Tareas propuestas »
a) Reproduce literalmente el fragmento del texto sobre la campaña de Alberto Fernández que comienza en "Su apoyo a eso" y termina en "respetar las instituciones.".
b) Escribe una continuación del texto sobre la campaña de Alberto Fernández a partir de su última oración.

Texto de lectura »
---
Su apoyo a eso que se venía era demasiado perturbador. (agregar meme de Ruggeri diciendo “pa’ eto’ etudiaron tanto utede’?”)
Ahí estaba la desesperación de ver que Grabois y los suyos entraron a patotear en el Patio Bullrich, que Alberto Fernández mismo salió a decir que Venezuela no era tan, tan una dictadura, que hablaban alegremente de reeditar la Junta Nacional de Granos, de organizar una CONADEP de periodistas.
Ante esas “promesas de campaña”, y, sí, la respuesta de la academia (representada por Cabecita de Sarlo), de la perfumada colonia artísssstica, de las asociaciones profesionales, todo indicaba que a nadie le importaba nada las cuestiones que uno sigue creyendo fundamentales: no mentir, no robar, respetar las instituciones.
Como ya estoy grande y en cualquier momento me olvido, quiero recordar lo que en aquel momento escribí:
Los medios, rápidos para sus propios reflejos, entronizaron al nuevo “presidente”, si hasta Héctor Magnetto aplaudió de manera prematura al candidato aclamado en el seminario «Democracia y desarrollo» que organizó el Grupo Clarín en el museo de Arte Latinoamericano de Buenos Aires (MALBA). Al lado del antes denostado empresario periodístico, brillaban los ojitos de Paolo Rocca, enrojecían las palmas de Carlos Miguens (del Grupo Miguens) y de Enrique Cristofani (en ese momento, número uno del Banco Santander), lo más rojo del círculo rojo, el establishment o como quieran llamarlo, que empezó a ver alto, rubio, santo y fuerte al dueño de Dylan. Y sobre todo, bien cerca de frenar cualquier cuaderno investigado que los salpicase. Claro, lo de “salpicase” es un desliz teniendo en cuenta lo bañado en chanchullos perfumados con gotas de intensos sobornos que suele estar el círculo rojo. ¿Cómo se le iba a ocurrir al Estado investigar los curros del Estado? Habráse visto, que no es para eso que se pagan las campañas, se hacen las vistas gordas o se rellenan alegres cheques inadvertidos. Jubilosamente, se convirtieron en el perro Dylan, todos muy felices y moviendo la cola.
Lo releo y vuelve la angustia de aquellos días.
---
Fragmentos de datos »
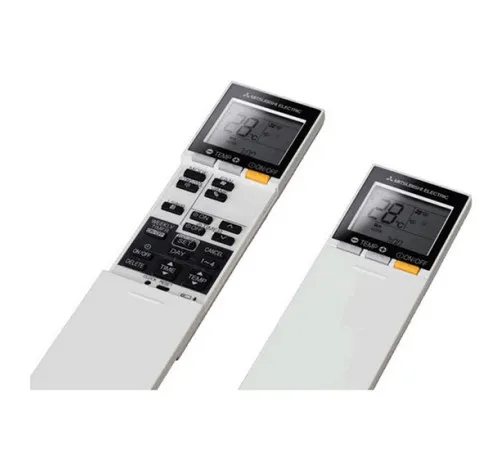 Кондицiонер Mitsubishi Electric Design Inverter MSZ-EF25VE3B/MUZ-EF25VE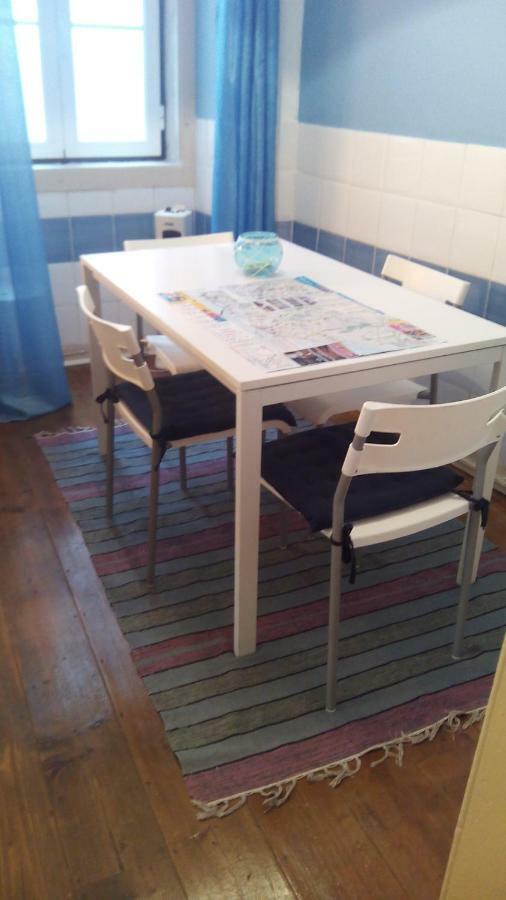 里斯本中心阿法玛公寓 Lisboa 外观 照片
---
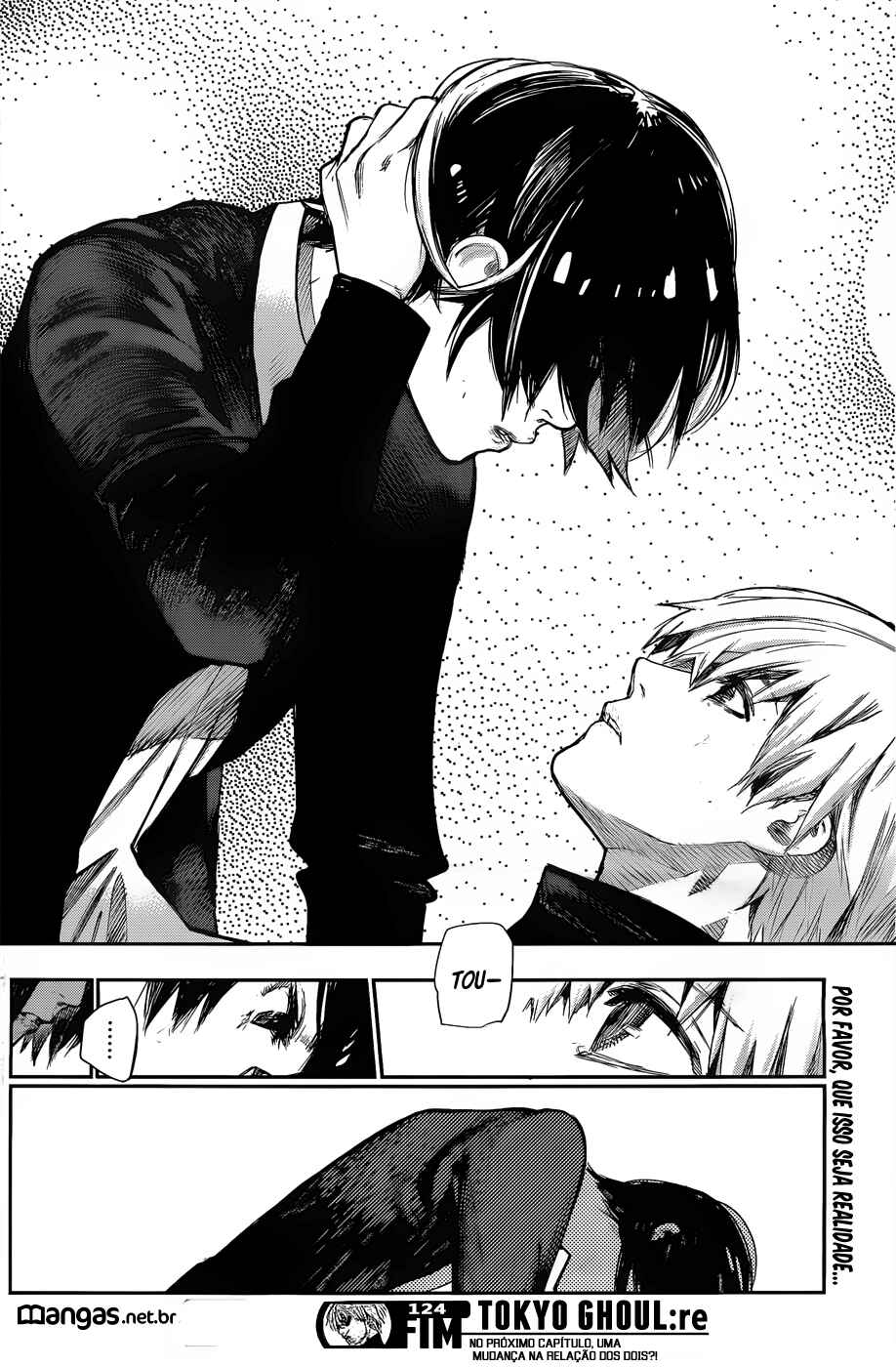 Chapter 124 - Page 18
---
Tareas resueltas »
a)
Su apoyo a eso que se venía era demasiado perturbador. (agregar meme de Ruggeri diciendo “pa’ eto’ etudiaron tanto utede’?”)
Ahí estaba la desesperación de ver que Grabois y los suyos entraron a patotear en el Patio Bullrich, que Alberto Fernández mismo salió a decir que Venezuela no era tan, tan una dictadura, que hablaban alegremente de reeditar la Junta Nacional de Granos, de organizar una CONADEP de periodistas.
Ante esas “promesas de campaña”, y, sí, la respuesta de la academia (representada por Cabecita de Sarlo), de la perfumada colonia artísssstica, de las asociaciones profesionales, todo indicaba que a nadie le importaba nada las cuestiones que uno sigue creyendo fundamentales: no mentir, no robar, respetar las instituciones.

b)
Como bien dijo en aquel momento en el ex Twitter @TAFKAjarrito: “Si la guerra de Troya era en Argentina, el caballo podría haber sido transparente tranquilamente”.
Por supuesto que los años de Cambiemos no fueron de vino y rosas, pero comparado con el desastre peronista, fueron años de Churchill.
Por eso cuando el 12 de agosto de 2019, a las 16:51, mientras a su alrededor decenas de compañeros de oficina —muchos de ellos, votantes de Alberto Fernández— se restregaban los ojos frente a las pantallas, sin poder creer la suba vertical del dólar y el riesgo país, todo gestado por el resultado de la votación, Gonzalo Vergareche tuiteó “Sábado 24 de agosto 17 hs. —Obelisco y plazas del país. Sumemos los votos de Nos, Unite y Consenso Federal. Por la reelección de Mauricio Macri y evitar la vuelta del kirchnerismo. Por nuestra libertad y la libertad de las libertades”, no sabía el bueno de Gonzalo que estaba abriendo una mínima ventana, la que nos salvaría del totalitarismo, de la deriva autoritaria que sin dudas habría tenido la fórmula peronista, de haber podido.
Fue hace seis años.
La convocatoria de la marcha nació así, de un “tuitero” como le llamaban para bajarle el precio, sin saber que ese “tuitero” sería quien pocos años después destaparía la olla del cumpleaños de la querida Fabiola en Olivos. Sí, Gonzalo Vergareche hizo el trabajo que ningún periodista profesional hizo, que ningún medio financió. Buscó los registros de entradas en Olivos y así saltó la fiesta de la ignominia.
En el momento de la convocatoria —recordar, un tipo con una computadora, algo que Cambiemos no hizo y que casi que intentó frenar— retraté cómo los medios hablaron del asunto. Escribí en aquel libro:
En la televisión, nadie tomaba en serio lo que estaba ocurriendo. Mariano Iúdica, muy sutilmente, fiel a su estilo de humor inteligente, renombró “la marcha del millón” como “la garcha del millón” y se descuajeringó de risa junto a Chiche Gelblung; Sergio Berensztein se rió de la edad de los participantes diciendo que la convocatoria porteña era en la Glorieta de Barrancas de Belgrano, adonde iba sólo gente mayor a bailar tango (sí, parece que reírse de los “viejos meados” ya tenía antecedentes); Rosario Lufrano, quien como premio conseguiría después volver a dirigir con obediencia debida y zalamera la Televisión Pública, se rió en cámara asegurando que eran marchas para ir en 4×4.
¿Tiene sentido recordar todo esto hoy?
Qué sé yo.
Sé que esa tarde, en el mar enardecido de gente que fue apareciendo como milagrosamente, como desde ningún lado, fui feliz. Quizás fue la última vez que me sentí cómodo entre argentinos (ups, qué fuerte eso que escribí, creo que cuando relea la nota, lo saco).
Lo escribió el profesor Adam Przeworski en Democracia y mercado: “La democracia se trata de saber perder”.
Perdimos.
Perdimos muchas veces.
Seguiremos perdiendo.
Porque el problema no es político.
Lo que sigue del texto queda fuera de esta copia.